LCR Honda rider Crutchlow was forced to skip the final three races of 2018, as well as post-season tests at Valencia and Jerez, after a heavy crash in practice at Phillip Island left him needing multiple operations on his right ankle.

He made his comeback in testing at Sepang last month, but was pessimistic about his chances after a troubled Qatar test in which he said he had lost his usual front-end feeling with Honda’s RC213V bike.

Crutchlow qualified a strong sixth and stuck with the lead group throughout last weekend’s race, and finally came out on top in a battle with Suzuki rider Alex Rins to finish third behind Ducati’s Andrea Dovizioso and works Honda rider Marc Marquez.

“It’s great to be back to be able to race in MotoGP, let alone to be on the podium,” Crutchlow said.

“We worked hard this weekend because the tests were a bit of a waste of time for me, and also this weekend has been a difficult weekend.

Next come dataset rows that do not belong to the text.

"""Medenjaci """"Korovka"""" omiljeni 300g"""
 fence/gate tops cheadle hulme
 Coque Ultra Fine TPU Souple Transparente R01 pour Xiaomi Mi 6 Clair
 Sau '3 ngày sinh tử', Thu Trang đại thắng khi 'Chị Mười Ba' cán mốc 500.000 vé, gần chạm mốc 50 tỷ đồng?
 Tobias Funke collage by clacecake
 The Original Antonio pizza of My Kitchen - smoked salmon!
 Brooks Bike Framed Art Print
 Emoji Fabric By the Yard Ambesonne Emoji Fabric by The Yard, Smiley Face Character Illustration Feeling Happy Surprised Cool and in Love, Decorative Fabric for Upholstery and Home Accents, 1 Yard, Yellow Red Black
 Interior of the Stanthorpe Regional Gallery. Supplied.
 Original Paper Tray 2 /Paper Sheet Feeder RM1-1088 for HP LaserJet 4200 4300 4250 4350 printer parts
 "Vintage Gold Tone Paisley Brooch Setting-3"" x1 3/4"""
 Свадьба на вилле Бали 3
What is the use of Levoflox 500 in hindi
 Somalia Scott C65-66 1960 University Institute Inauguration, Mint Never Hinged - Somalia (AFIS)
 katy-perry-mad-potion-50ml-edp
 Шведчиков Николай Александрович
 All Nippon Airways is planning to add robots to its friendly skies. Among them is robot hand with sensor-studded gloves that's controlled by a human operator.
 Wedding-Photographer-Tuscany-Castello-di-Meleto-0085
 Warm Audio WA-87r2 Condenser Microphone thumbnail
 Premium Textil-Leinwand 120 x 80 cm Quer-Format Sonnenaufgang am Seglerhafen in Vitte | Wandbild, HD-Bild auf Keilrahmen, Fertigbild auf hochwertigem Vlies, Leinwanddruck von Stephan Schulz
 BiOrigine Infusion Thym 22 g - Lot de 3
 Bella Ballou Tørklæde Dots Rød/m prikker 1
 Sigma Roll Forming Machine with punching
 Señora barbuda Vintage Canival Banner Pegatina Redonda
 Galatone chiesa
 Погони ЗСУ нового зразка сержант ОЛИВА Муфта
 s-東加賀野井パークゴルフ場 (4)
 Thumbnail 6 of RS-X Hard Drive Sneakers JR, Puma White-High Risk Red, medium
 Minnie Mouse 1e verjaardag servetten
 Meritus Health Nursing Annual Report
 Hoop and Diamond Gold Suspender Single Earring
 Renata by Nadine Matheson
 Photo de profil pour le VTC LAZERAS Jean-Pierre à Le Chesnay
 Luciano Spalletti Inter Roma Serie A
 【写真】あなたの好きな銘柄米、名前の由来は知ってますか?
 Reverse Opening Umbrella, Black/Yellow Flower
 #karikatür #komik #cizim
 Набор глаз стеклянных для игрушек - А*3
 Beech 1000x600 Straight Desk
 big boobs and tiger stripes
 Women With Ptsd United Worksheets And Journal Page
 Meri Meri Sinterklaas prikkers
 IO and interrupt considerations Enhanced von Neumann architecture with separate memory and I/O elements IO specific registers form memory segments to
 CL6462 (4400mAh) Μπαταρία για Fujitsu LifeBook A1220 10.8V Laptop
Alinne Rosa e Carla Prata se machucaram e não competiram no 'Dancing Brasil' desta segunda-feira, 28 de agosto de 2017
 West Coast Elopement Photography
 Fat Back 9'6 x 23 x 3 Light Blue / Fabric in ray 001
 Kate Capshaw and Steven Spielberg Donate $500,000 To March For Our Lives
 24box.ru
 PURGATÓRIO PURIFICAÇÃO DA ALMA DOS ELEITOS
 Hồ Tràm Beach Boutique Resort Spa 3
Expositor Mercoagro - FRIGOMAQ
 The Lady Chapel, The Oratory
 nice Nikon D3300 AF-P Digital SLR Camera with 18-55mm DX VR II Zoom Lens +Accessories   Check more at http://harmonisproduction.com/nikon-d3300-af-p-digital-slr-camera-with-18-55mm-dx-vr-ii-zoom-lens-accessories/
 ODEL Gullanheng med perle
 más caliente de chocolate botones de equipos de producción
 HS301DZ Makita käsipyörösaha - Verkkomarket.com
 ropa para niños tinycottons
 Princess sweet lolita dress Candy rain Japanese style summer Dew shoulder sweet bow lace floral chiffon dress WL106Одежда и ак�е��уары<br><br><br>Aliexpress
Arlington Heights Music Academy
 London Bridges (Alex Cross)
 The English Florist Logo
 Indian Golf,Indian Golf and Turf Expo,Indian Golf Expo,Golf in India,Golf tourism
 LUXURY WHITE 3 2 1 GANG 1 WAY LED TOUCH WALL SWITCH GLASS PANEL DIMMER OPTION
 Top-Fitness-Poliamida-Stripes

“If you asked me after warm-up, when I finished 13th or 14th, if I would be on the podium, I would have laughed.

“It seems every race in MotoGP there’s a battle and it was nice to be in it. It was nice to be able to race and to get a podium is a dream to be honest.

“We didn’t know I would be coming back at all at one point, let alone come back and be competitive.”

Crutchlow said his first priority during his recovery from the Phillip Island crash was to be able to have a “normal life”, and that at one stage he was not sure if he would walk again.

“I have a lot of people to thank for me being able to walk again, let alone race,” he said. “It was not an easy road.

“At the start it was OK. To sit and watch the MotoGP races, I was fine, accepted it. But after when I couldn’t walk, it was difficult.

“I could ride my bicycle all week no problem, but I couldn’t walk. I didn’t know if would walk again.

“They [doctors] told me I would, but when you’re in that much pain you don’t know.”